(DATA EXTRACTS)

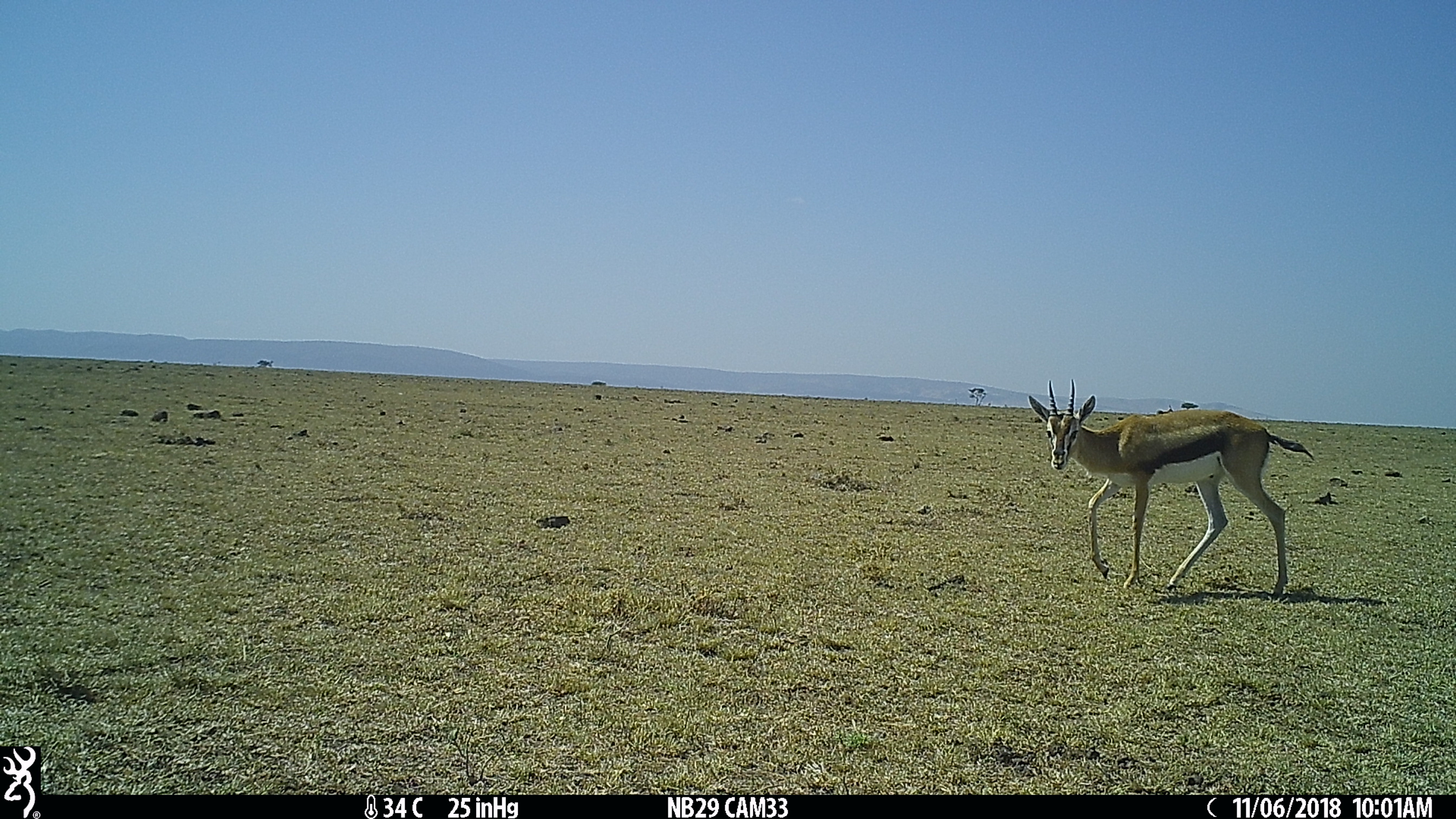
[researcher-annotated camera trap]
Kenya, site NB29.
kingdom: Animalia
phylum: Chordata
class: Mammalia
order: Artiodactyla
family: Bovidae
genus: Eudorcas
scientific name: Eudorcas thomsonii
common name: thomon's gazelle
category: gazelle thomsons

(End DATA EXTRACTS)
(DATA EXTRACTS)

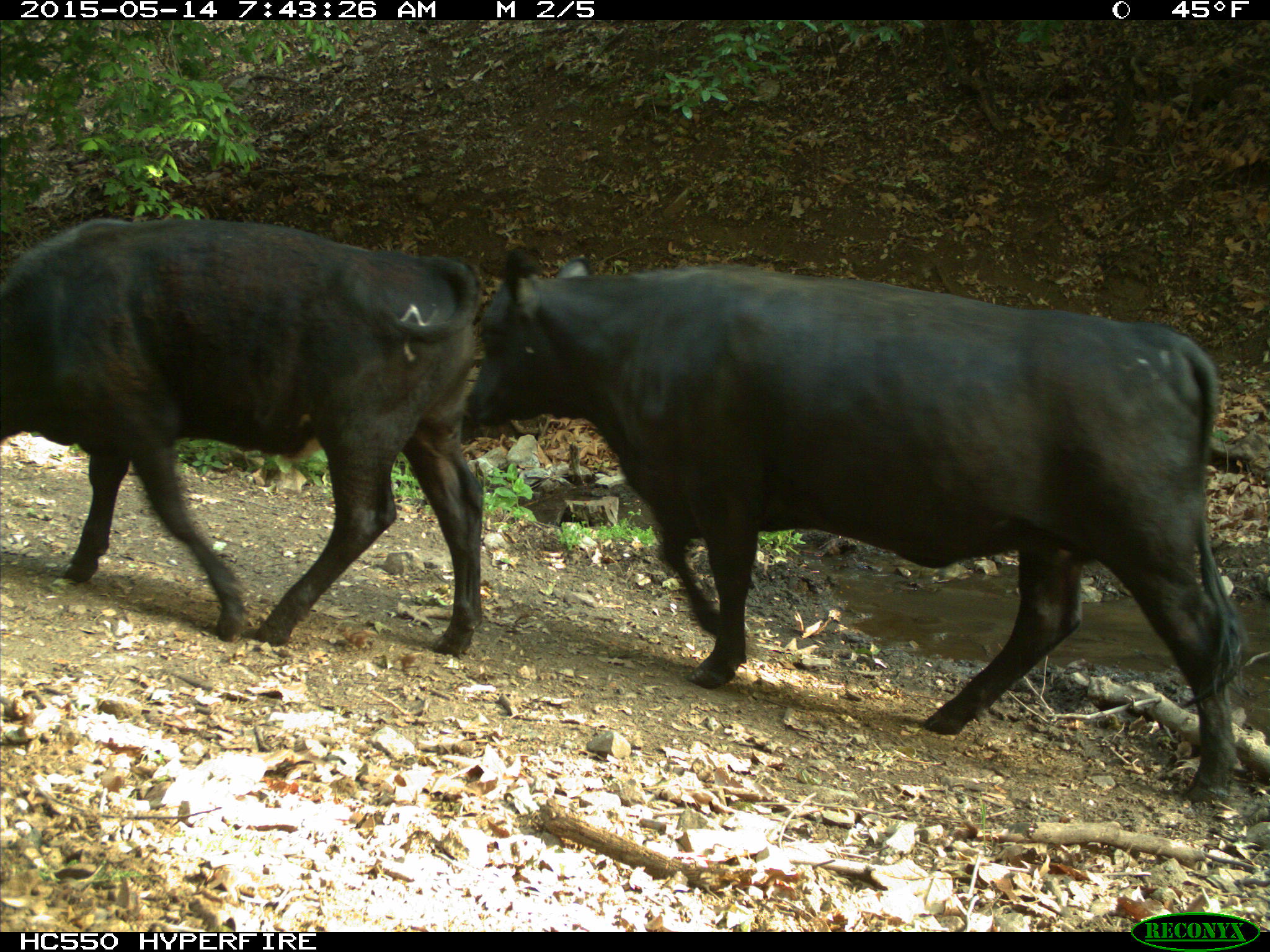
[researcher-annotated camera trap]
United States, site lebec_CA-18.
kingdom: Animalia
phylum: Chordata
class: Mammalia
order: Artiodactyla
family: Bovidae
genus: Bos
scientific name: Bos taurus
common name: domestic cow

(End DATA EXTRACTS)

| BRIEF |
The required output is every line above from the one with "United States, site lebec_CA-18." down to the one with "common name: domestic cow", restated word for word, ends included.

| FINAL ANSWER |
United States, site lebec_CA-18.
kingdom: Animalia
phylum: Chordata
class: Mammalia
order: Artiodactyla
family: Bovidae
genus: Bos
scientific name: Bos taurus
common name: domestic cow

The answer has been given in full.